Tender is the Night, published in 1934, is the story of the disintegration of the marriage of psychiatrist Dick Diver and one of his former patients, Nicole Warren. The novel is divided into three sections and the first is told from the perspective of Rosemary Hoyt, a young American actress spending some time in the south of France with her mother while she recuperates from an illness. One morning she goes down to the beach where she meets Dick and Nicole for the first time. Immediately attracted by their glamorous lifestyle and personal charm, Rosemary becomes captivated by both Divers.
In the second section of the book we move back in time to the beginning of Dick’s relationship with Nicole at a psychiatric clinic in Switzerland. By the time the story returns to the present again, both the reader and Rosemary can see that the Divers’ marriage is not as perfect as it first appeared. The rest of the novel follows the breakdown of their marriage as Nicole grows stronger and Dick’s life goes into a decline.
After I got past the wonderful opening scenes set on the beach, I quickly became bored. I finished the first section with a growing sense of dread at the thought of having to write a negative review of a book that I was sure must be a beloved favourite of so many other people – or worse still, having to abandon it. I’m glad I persevered because it turned out to be only the first section of the book that was a problem and after the focus switched to Dick and Nicole in the second and third parts, I found the story much more engaging.
I know there is another revised version of this book that rearranges the story chronologically and I can understand the reasoning behind that. I’m sure I would have found it much easier to get into the book if it had started with Dick and Nicole instead of Rosemary. However, I think taking Rosemary’s section away from the beginning would remove the sense of mystery – the fact that we first see the Divers through Rosemary’s youthful and naïve eyes means there is more impact when we discover that there’s actually much more to their marriage than meets the eye.
I’m aware that Tender is the Night is partly autobiographical and inspired by Fitzgerald’s own life with his wife, Zelda, who also suffered from mental illness. As I’ve never had enough interest in the Fitzgeralds to have read about their lives in any depth, the autobiographical aspect of the story didn’t have a lot of meaning for me, but I could appreciate that he was drawing on his own experiences with Zelda to give his portrayal of Dick and Nicole’s relationship a feeling of authenticity.
However, I’m not sure if I really liked this book any more than I liked The Great Gatsby.

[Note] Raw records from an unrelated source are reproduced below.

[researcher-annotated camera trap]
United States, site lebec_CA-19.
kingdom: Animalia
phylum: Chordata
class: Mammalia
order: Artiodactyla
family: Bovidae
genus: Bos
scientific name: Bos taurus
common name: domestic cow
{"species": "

It’s a more complex, mature and emotionally moving story, but with both novels I have struggled to fully connect with any of the characters, something that is more important to me than the elegant writing and complex themes. It’s possible that if I was married I might have more understanding of Dick and Nicole – although I couldn’t identify with Rosemary either, so maybe that wasn’t the problem.
I do think Fitzgerald’s prose is beautiful (I loved the descriptions of the French Riviera, Italy and Switzerland) and this is a book that needs to be read slowly so that you can really appreciate the beauty of each sentence. If I’m going to be honest, though, the feeling of boredom I felt near the beginning stayed with me throughout the whole book. I know now that Fitzgerald is never going to be a favourite author of mine, but I’m glad I’ve at least given him a chance by reading two of his novels before coming to that conclusion.